──────── Article

1. Home
  2. Actu
  3. Le paléontologue Steve Brusatte: «Les dinosaures ne sont pas vieux!»

Sciences naturelles

Le paléontologue Steve Brusatte: «Les dinosaures ne sont pas vieux!»

Le paléontologue américain Steve Brusatte est devenu le spécialiste des dinosaures que tout le monde consulte. Son best-seller, traduit désormais en français, est un chef-d’œuvre de vulgarisation qui plonge ses lecteurs dans la vie sur Terre il y a 240 millions d’années jusqu’à l’astéroïde dévastateur. Rencontre.

Partager

Conserver

Partager cet article

dinosaure

Steve Brusatte, 37 ans, enseigne à l’Université d’Edimbourg. Mais le cinéma (la série de films «Jurassic Park») et la télévision (la BBC et Netflix) font souvent appel à son expertise. Le paléontologue vedette pose devant la réplique du seul fossile complet de dinosaure jamais retrouvé en Suisse: le platéosaure de Frick (AG), au Musée d’histoire naturelle de Lausanne.

GABRIEL MONNET

Depuis des décennies, les dinosaures sont traités comme de vulgaires Pokémon: on les répertorie grossièrement pour les distribuer dans des catégories régressives (gentils, méchants, grands, petits, carnivores, herbivores, etc.). Il en résulte un futile jeu de cartes, une stérile galerie des monstres, avec ses vedettes et ses outsiders. Le livre de Steve Brusatte, «Le triomphe et la chute des dinosaures», est donc une bénédiction: il réussit l’exploit de mettre en perspective les 170 millions d’années d’évolution de ces sauropsides, depuis leurs ancêtres jusqu’à leurs derniers représentants, comme le fameux tyrannosaure rex. La lecture de ce chef-d’œuvre de vulgarisation permet donc d’englober ce long et fabuleux chapitre de la vie sur Terre dans toute la complexité de ses différents chapitres. Elle permet aussi de découvrir intimement le minutieux travail d’enquête que mènent les paléontologues pour établir l’origine de ces créatures, dont les premiers représentants avaient la taille d’un chat, et pour mieux comprendre leur essor, qui les hissera longtemps au sommet du règne animal.

- Une des nombreuses qualités de votre livre, c’est justement qu’il ne parle pas que des dinosaures, mais des autres lignées animales qu’ils ont côtoyées, des climats successifs, de la transformation de la géographie terrestre due à la dérive des continents.

────────────────
──────── Données extraites

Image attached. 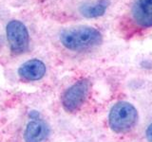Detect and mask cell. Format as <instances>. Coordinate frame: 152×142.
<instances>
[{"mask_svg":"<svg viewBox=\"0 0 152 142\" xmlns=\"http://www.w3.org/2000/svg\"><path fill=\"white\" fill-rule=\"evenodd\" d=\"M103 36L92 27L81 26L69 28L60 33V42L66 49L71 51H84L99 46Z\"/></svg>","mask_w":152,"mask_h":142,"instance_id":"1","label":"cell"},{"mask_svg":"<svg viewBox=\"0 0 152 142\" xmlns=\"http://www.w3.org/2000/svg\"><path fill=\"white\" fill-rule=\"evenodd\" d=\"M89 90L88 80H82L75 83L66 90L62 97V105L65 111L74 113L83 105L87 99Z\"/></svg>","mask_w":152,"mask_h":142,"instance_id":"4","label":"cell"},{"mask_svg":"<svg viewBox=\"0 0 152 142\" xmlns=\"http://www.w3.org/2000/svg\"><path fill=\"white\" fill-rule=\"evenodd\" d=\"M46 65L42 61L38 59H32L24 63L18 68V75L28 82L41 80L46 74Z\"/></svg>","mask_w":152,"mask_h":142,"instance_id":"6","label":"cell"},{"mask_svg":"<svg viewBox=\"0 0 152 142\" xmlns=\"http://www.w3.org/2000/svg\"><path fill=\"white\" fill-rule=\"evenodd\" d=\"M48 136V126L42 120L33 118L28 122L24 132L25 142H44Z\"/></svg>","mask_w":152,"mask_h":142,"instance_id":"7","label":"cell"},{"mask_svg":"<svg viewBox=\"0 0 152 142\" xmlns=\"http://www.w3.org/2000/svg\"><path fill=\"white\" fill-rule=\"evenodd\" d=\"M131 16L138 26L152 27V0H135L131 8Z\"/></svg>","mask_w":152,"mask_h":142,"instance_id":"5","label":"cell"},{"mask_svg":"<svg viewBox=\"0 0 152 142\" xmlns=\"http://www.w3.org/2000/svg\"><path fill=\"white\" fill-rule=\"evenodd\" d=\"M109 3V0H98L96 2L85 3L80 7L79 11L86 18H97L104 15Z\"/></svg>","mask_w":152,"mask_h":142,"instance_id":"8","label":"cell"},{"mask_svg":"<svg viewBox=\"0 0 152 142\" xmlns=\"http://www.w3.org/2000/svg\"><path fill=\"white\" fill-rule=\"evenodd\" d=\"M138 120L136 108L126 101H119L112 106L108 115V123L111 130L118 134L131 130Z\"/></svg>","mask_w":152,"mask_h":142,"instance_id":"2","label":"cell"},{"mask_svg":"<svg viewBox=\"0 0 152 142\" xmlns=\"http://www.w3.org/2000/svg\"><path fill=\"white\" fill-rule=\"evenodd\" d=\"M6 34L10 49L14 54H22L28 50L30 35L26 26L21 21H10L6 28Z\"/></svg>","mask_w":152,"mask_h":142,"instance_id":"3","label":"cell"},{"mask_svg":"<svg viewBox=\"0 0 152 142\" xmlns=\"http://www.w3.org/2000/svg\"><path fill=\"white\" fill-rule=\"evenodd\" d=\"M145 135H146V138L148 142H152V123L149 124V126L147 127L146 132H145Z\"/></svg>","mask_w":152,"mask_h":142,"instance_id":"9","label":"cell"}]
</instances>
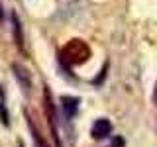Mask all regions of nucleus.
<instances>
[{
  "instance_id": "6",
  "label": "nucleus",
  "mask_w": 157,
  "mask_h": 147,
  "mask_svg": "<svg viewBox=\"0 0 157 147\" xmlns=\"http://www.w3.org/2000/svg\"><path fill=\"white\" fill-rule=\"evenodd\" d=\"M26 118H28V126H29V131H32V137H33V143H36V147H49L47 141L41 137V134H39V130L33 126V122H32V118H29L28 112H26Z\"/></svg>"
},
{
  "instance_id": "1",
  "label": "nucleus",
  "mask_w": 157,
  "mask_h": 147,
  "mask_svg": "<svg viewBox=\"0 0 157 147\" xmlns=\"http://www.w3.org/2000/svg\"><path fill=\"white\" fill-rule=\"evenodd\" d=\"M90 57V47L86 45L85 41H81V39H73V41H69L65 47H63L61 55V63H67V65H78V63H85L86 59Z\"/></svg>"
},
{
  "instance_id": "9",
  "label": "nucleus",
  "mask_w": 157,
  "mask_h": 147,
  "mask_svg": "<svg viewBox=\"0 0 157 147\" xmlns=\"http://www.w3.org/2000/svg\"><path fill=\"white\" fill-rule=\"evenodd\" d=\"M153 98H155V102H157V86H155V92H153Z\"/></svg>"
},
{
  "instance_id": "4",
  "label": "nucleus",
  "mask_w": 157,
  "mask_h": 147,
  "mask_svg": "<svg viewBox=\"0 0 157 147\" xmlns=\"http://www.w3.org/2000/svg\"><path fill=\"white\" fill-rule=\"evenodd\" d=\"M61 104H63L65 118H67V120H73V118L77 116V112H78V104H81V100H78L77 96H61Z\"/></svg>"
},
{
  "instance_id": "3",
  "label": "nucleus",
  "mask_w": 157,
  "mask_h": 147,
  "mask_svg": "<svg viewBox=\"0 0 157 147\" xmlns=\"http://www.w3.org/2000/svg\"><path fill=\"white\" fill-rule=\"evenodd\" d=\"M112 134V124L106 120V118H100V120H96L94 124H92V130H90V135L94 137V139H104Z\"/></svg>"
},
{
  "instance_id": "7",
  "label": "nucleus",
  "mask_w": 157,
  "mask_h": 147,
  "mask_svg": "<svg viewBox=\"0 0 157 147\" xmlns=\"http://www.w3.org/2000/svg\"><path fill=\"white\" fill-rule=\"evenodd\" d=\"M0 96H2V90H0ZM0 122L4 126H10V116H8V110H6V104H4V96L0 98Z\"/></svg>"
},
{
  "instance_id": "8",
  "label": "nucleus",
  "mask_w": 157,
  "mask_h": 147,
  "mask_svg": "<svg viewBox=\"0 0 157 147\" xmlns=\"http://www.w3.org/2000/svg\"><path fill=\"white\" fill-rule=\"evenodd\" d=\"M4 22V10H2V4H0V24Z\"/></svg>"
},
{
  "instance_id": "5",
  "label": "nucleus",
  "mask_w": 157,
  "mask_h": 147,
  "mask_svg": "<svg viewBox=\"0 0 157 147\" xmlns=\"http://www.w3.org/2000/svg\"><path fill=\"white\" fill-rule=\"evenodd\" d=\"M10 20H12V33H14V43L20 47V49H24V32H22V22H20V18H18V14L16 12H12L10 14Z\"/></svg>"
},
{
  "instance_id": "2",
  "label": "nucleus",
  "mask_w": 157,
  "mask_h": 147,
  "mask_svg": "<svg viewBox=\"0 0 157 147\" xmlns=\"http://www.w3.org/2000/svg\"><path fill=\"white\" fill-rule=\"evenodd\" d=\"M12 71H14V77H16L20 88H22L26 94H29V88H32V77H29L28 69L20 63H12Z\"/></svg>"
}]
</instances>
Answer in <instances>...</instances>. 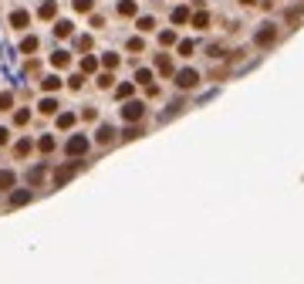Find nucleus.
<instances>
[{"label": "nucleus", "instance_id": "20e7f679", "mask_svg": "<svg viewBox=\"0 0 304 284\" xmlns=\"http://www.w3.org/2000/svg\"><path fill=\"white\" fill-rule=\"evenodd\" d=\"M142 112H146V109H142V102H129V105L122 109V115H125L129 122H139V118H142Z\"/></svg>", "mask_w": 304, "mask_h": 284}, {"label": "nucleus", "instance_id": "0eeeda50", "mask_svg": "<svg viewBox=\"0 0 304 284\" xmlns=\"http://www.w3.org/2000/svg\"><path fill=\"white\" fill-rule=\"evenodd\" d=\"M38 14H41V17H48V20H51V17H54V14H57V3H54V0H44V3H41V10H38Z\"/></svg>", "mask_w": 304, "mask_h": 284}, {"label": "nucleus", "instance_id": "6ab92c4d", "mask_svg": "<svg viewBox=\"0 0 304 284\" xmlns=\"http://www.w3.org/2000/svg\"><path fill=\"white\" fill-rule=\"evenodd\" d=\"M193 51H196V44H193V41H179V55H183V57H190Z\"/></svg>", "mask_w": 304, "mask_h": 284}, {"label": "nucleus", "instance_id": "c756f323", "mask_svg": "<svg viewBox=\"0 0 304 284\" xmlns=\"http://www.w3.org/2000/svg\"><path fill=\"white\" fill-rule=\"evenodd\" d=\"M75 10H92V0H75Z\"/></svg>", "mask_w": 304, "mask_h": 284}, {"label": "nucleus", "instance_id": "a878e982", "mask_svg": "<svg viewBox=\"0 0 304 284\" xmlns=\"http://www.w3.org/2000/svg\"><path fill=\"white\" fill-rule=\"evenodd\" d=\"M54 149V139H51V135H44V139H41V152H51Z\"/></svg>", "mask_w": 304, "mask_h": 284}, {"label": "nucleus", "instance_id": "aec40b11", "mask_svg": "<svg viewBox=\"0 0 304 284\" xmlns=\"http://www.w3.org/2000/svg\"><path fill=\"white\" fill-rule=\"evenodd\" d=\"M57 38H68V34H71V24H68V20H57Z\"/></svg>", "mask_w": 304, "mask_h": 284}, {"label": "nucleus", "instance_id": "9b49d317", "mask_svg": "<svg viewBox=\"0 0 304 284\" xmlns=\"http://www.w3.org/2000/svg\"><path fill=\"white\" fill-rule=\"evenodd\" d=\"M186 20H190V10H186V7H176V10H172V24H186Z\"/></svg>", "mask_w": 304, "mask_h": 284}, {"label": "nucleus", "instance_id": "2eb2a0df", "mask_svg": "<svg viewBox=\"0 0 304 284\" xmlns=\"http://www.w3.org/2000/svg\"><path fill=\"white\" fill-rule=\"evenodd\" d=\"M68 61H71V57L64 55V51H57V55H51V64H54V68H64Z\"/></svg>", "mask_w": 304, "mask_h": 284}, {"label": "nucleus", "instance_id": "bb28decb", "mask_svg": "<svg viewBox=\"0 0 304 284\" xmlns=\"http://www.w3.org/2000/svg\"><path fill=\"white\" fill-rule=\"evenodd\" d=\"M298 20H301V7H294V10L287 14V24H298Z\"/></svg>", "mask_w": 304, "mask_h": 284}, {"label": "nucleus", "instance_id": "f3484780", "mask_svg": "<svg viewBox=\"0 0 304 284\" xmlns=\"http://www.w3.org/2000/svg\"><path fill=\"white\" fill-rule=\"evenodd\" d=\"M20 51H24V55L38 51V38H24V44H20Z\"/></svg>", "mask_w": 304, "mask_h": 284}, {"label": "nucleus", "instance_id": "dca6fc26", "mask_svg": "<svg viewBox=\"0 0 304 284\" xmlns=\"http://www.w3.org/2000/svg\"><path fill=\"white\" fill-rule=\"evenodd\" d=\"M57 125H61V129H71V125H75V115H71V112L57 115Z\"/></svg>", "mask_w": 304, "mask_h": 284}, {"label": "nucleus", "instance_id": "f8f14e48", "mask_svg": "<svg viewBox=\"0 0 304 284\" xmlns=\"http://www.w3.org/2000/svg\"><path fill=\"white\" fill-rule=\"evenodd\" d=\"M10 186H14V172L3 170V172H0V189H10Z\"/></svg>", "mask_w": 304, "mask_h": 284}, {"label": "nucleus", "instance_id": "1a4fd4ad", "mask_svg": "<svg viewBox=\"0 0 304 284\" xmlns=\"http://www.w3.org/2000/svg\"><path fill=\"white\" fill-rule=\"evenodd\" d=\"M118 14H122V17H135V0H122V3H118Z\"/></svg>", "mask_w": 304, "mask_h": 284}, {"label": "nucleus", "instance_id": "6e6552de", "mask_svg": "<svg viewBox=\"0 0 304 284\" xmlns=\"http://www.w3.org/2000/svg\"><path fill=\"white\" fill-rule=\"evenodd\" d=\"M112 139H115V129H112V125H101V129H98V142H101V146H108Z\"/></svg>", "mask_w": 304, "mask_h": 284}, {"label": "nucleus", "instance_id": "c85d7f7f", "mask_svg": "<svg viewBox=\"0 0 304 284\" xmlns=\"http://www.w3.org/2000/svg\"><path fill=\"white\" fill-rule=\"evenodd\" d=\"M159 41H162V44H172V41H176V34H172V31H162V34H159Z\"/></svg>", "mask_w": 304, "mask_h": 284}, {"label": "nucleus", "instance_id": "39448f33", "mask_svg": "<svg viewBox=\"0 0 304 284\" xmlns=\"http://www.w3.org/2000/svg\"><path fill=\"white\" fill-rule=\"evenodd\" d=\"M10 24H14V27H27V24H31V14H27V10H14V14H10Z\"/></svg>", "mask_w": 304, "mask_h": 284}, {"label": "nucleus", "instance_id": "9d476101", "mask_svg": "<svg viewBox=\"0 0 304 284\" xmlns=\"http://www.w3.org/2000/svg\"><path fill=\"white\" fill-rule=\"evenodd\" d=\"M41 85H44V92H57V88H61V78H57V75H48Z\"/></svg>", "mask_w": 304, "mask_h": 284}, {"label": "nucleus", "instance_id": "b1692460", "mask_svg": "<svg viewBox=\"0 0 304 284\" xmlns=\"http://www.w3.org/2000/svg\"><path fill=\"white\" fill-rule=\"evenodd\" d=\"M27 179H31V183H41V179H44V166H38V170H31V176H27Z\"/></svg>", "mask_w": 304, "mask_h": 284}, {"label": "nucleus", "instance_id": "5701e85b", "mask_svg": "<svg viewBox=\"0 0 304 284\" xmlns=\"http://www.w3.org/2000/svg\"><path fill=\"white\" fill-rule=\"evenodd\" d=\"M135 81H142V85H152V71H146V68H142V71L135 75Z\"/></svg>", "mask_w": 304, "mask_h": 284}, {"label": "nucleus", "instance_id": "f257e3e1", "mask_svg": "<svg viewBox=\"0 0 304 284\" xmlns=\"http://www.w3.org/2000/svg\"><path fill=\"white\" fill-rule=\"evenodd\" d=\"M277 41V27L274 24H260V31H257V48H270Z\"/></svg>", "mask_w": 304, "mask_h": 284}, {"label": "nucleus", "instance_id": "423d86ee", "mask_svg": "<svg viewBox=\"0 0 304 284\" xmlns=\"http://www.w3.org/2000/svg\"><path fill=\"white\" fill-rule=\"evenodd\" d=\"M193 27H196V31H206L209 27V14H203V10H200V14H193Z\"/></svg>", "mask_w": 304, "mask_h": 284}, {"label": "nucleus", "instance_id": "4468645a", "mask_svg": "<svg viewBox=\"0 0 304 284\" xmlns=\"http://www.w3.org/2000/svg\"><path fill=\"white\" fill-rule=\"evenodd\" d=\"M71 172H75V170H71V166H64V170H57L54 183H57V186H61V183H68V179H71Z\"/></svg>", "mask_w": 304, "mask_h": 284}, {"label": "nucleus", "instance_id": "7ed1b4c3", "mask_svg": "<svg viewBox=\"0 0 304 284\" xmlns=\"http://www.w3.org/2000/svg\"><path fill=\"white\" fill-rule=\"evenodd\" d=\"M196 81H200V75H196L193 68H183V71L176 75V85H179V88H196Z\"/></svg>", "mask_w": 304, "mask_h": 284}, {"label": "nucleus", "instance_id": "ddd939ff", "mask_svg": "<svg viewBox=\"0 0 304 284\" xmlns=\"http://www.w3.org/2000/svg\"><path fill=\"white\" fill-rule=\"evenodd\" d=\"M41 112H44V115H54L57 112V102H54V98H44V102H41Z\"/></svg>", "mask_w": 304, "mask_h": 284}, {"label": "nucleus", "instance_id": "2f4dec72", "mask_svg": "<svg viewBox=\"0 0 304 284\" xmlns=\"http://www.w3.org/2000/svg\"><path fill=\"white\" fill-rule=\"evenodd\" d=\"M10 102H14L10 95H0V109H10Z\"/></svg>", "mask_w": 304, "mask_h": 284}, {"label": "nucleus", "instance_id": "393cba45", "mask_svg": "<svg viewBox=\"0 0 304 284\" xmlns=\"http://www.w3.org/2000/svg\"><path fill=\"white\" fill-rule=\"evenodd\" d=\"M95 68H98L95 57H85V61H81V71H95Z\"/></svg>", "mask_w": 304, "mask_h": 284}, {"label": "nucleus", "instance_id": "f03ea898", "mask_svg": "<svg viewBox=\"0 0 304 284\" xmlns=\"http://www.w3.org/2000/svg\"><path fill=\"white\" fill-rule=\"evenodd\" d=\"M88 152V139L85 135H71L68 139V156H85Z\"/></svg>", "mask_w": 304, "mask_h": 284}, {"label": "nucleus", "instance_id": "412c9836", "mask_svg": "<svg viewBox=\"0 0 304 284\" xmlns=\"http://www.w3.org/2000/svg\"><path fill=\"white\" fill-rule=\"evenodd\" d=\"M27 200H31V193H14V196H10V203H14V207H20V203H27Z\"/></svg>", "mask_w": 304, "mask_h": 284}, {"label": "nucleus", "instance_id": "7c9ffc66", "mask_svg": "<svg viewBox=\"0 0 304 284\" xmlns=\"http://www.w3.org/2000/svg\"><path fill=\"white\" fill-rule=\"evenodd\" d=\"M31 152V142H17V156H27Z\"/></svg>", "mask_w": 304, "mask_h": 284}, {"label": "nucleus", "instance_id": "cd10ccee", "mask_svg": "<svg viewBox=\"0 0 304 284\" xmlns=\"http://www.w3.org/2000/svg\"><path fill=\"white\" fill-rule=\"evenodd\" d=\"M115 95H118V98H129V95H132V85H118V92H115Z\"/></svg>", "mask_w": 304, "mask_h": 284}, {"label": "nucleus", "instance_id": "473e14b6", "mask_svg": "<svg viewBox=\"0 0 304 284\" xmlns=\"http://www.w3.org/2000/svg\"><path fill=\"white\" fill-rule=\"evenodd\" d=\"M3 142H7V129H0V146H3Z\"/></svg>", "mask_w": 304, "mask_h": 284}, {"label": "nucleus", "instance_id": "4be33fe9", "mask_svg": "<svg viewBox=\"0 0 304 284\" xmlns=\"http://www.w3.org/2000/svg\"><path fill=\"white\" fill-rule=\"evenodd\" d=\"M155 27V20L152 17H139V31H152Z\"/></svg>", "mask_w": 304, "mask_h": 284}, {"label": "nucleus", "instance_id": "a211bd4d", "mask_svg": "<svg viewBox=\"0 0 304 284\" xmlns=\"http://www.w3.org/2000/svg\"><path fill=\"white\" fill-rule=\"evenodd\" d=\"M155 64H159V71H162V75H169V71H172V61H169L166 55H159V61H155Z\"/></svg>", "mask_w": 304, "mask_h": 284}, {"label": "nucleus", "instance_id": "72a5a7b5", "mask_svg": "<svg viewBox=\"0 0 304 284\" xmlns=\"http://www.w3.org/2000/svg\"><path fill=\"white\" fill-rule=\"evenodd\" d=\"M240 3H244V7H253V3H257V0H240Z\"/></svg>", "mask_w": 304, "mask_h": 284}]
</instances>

────────────────

• [Énoncé]:
Reproduisez le passage de l'article sur Steve Brusatte qui commence par « Sciences naturelles » et s'arrête après « l’astéroïde dévastateur. Rencontre. ». Ces entrées proviennent d'une autre source que l'article.

• [Corrigé]:
Sciences naturelles

Le paléontologue Steve Brusatte: «Les dinosaures ne sont pas vieux!»

Le paléontologue américain Steve Brusatte est devenu le spécialiste des dinosaures que tout le monde consulte. Son best-seller, traduit désormais en français, est un chef-d’œuvre de vulgarisation qui plonge ses lecteurs dans la vie sur Terre il y a 240 millions d’années jusqu’à l’astéroïde dévastateur. Rencontre.